- [Given data]
....
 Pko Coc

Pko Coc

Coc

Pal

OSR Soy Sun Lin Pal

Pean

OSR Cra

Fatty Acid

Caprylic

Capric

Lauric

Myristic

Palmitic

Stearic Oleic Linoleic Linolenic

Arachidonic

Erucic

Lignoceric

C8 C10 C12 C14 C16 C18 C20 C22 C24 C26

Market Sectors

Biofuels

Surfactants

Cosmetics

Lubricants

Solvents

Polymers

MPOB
....
Reproduce every line of the data exactly as it was written.

 Pko Coc

Pko Coc

Coc

Pal

OSR Soy Sun Lin Pal

Pean

OSR Cra

Fatty Acid

Caprylic

Capric

Lauric

Myristic

Palmitic

Stearic Oleic Linoleic Linolenic

Arachidonic

Erucic

Lignoceric

C8 C10 C12 C14 C16 C18 C20 C22 C24 C26

Market Sectors

Biofuels

Surfactants

Cosmetics

Lubricants

Solvents

Polymers

MPOB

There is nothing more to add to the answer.